Here’s what I know. There is always a reason to turn back. There’s always solid evidence that the comfort zone is the place to be. But the unfamiliar doesn’t get more comfortable until you step into it again and again. I figured I might as well start that process even without my shoes!
Learning…
Something else new that I’m preparing for is taking the Writing and Drawing Comics e-course with Summer Pierre. I’m so excited and totally nervous. At least the supplies are unintimidating: a composition book, some index cards, a Black Pilot Precise Pen (fine) and a Black Papermate Flair Pen (medium). I ordered the pens on Amazon and had the cards and the notebook on hand. I’m ready for class, Summer!
Reading…
If you watch Creative Living Bookshelf, you’ll know that I picked up this book quite a while ago, Plant Dreaming Deep by May Sarton. It takes me forever to work through a book. Right now at the far edge of winter, I couldn’t have been more delighted to read a chapter about the garden. When May describes her excitement about her morning tours, I feel excited by what is soon to come:
“From May on, I can hardly wait to get up to see what has happened overnight, for one of the pleasures of the garden is that something is always happening; it is not static even for a day. I go out by six-thirty and sometimes earlier, still in my pajamas and a wrapper, to take look around before breakfast.”
This is just what I do too when I take my camera to capture a #goodmorninggarden moment each day and share on Instagram and Facebook.

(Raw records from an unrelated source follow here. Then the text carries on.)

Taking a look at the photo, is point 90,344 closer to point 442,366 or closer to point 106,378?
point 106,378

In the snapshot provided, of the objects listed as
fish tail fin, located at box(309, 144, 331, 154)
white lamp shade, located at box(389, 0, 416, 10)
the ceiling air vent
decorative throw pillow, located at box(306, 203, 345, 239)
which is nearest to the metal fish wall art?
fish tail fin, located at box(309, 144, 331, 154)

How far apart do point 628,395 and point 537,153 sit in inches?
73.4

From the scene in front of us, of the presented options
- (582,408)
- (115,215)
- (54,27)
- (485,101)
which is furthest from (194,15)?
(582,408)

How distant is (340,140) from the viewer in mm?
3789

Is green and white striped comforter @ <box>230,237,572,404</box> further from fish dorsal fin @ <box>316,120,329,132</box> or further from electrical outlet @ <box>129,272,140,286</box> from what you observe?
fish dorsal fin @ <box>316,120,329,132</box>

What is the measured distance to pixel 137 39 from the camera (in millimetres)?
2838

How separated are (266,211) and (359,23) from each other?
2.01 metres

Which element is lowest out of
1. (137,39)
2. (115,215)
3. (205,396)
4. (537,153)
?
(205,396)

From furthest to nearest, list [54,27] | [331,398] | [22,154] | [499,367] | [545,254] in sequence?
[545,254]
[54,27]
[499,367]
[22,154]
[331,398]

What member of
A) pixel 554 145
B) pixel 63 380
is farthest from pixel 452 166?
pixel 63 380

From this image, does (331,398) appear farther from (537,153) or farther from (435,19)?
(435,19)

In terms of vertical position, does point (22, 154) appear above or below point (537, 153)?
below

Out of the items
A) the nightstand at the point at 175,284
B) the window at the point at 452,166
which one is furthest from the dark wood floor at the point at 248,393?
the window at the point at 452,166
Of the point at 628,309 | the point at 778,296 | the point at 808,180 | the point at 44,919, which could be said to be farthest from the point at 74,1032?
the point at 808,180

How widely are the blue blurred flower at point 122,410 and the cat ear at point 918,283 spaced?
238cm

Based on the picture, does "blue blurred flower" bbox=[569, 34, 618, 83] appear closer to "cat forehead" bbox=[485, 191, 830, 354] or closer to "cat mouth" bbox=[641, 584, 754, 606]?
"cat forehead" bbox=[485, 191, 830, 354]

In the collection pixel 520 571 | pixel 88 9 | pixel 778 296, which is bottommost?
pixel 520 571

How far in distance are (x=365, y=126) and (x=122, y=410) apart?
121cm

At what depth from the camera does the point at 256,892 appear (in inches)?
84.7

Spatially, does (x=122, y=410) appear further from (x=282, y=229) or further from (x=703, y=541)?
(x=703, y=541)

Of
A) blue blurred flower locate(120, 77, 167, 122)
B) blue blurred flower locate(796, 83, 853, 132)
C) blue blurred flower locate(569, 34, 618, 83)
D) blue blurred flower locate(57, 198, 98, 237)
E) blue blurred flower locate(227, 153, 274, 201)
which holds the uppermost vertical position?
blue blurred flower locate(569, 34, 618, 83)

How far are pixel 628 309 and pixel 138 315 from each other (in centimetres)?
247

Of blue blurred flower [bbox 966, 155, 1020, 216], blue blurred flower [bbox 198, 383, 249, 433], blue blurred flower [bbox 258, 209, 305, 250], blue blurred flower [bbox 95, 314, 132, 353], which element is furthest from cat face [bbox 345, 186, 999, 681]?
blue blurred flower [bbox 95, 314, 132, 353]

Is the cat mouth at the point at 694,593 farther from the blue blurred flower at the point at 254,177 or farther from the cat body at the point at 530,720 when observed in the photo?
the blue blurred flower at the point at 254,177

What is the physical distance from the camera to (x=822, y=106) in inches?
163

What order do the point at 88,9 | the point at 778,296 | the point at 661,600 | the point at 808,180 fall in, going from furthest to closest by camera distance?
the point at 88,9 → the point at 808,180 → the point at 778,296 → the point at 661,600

These days I’m looking longingly out the window, waiting for the snow to melt and for things to start sprouting and I’m not the only one.
Kittens…
Windows will always be a favourite spot for kittens. Our three seem to rotate between three favourites: the front window that looks onto the street, where I imagine they watch with amusement all of the people heading to work while they enjoy their life of luxury, the kitchen window, where they often perch with tails swishing, watching squirrels and birds flit by and elude them, and then the studio window, where they sometimes peer out at the sky, Shibumi, in particular, pawing at it as though the glass will give way and a whole new world will open up to her. I know that feeling too.
Thinking About…
And the other day I came across this, which has me thinking.

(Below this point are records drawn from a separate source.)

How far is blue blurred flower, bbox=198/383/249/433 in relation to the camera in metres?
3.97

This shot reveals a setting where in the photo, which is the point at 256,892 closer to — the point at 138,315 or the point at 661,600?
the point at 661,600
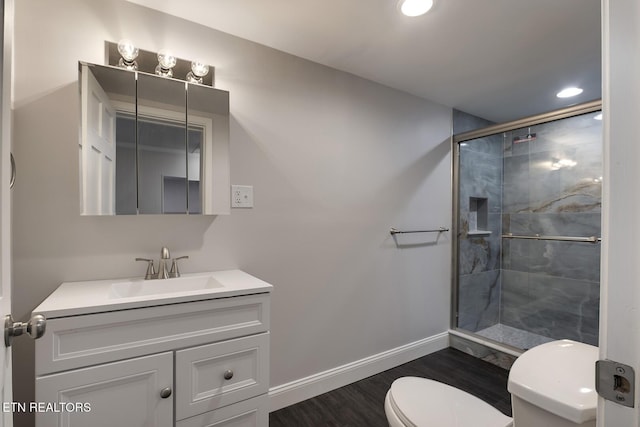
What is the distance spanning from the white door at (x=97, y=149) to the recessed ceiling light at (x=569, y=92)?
3.09 m

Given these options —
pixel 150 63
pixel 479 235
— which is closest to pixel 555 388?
pixel 150 63

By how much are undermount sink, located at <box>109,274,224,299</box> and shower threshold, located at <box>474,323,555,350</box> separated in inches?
97.3

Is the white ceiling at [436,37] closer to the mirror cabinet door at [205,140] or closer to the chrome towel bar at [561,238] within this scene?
the mirror cabinet door at [205,140]

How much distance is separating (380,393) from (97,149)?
2102 mm

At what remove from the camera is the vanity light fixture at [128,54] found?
1.35m

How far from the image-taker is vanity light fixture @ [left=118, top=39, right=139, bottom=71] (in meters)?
1.35

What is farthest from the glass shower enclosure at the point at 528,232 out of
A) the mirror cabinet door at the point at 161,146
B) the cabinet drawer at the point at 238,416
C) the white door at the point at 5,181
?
the white door at the point at 5,181

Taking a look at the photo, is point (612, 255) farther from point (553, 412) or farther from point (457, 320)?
point (457, 320)

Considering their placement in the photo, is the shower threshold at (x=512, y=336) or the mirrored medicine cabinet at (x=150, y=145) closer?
the mirrored medicine cabinet at (x=150, y=145)

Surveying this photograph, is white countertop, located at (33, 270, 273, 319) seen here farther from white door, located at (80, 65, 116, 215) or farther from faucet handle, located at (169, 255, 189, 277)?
white door, located at (80, 65, 116, 215)

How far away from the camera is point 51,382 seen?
0.93m

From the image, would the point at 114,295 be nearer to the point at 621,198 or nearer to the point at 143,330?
the point at 143,330

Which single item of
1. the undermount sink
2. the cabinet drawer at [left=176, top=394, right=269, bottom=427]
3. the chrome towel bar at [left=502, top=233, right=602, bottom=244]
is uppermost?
Result: the chrome towel bar at [left=502, top=233, right=602, bottom=244]

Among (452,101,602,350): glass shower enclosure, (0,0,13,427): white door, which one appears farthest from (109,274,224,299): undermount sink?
(452,101,602,350): glass shower enclosure
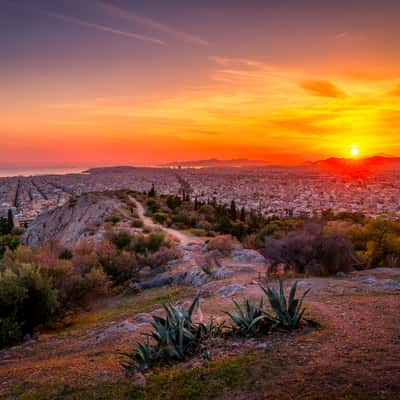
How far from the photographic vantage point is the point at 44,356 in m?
8.33

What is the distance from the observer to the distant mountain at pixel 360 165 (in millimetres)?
121625

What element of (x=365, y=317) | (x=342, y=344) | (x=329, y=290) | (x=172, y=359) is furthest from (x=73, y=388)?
(x=329, y=290)

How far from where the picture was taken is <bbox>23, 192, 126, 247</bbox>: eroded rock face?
109ft

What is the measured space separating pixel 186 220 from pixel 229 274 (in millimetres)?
21807

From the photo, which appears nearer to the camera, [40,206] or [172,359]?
[172,359]

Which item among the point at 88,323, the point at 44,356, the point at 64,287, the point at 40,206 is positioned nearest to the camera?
the point at 44,356

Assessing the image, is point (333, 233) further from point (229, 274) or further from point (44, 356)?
point (44, 356)

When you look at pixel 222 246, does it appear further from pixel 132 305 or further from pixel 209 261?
pixel 132 305

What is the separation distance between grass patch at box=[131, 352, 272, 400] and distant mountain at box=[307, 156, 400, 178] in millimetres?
115007

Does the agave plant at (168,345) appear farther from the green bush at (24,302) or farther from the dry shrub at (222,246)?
the dry shrub at (222,246)

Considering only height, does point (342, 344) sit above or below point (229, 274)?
above

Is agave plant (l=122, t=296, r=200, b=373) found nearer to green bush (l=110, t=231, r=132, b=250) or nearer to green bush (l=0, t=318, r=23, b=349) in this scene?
green bush (l=0, t=318, r=23, b=349)

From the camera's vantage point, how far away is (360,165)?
131250mm

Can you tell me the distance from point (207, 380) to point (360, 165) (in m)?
140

“In their book Art and Fear David Bayles and Ted Orland tell the story of a ceramics teacher who announced on the opening day of class that he was dividing the students into two groups. Half were told that they would be graded on quantity. On the final day of the term, the teacher said he would come to class with some scales and weigh the pots they had made. They would get an ‘A’ for 50 lbs of pots, a ‘B’ for 40 lbs, and so on. The other half would be graded on quality. They just had to bring along their one, perfect pot.

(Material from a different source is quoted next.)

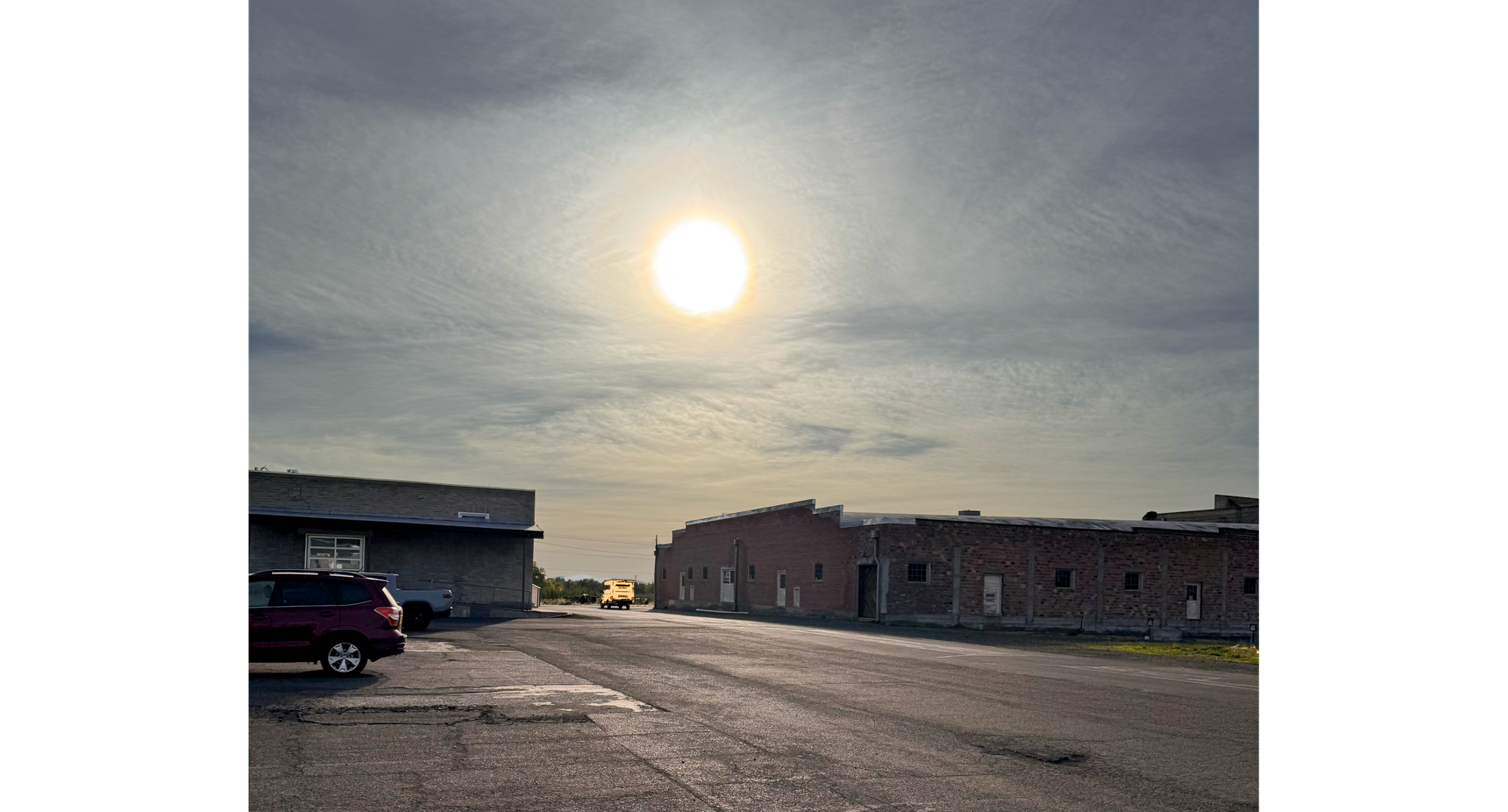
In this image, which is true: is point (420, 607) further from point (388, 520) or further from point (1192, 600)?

The results were emphatic: the works of highest quality were all produced by the group graded for quantity. As Bayles and Orland put it: ‘It seems that while the ‘quantity’ group was busily churning out piles of work—and learning from their mistakes—the ‘quality’ group had sat theorizing about perfection, and in the end had little more to show for their efforts than grandiose theories and a pile of dead clay.” Matthew Syed from Black Box Thinking
Does this resonate with your own experience? I’d certainly say that the last two years of having a regular art day has made all the difference for me, not only in developing my skills and confidence but also in loosening me up for learning. The more I make, the more I’m willing to experiment.
Prompts for Your Studio
- What practices will or do support your creative life? How might you start them, return to them or celebrate them?
- Move your body.
- Go anyway.
- Step outside your comfort zone.
- Take time to read.
- Take a moment to just look out your window and breathe.
- Experiment with quality over quantity. Notice the impact.
Not surprising that quantity won the quality scale (when the pots were made by students). Haven’t we heard that “practice makes perfect”?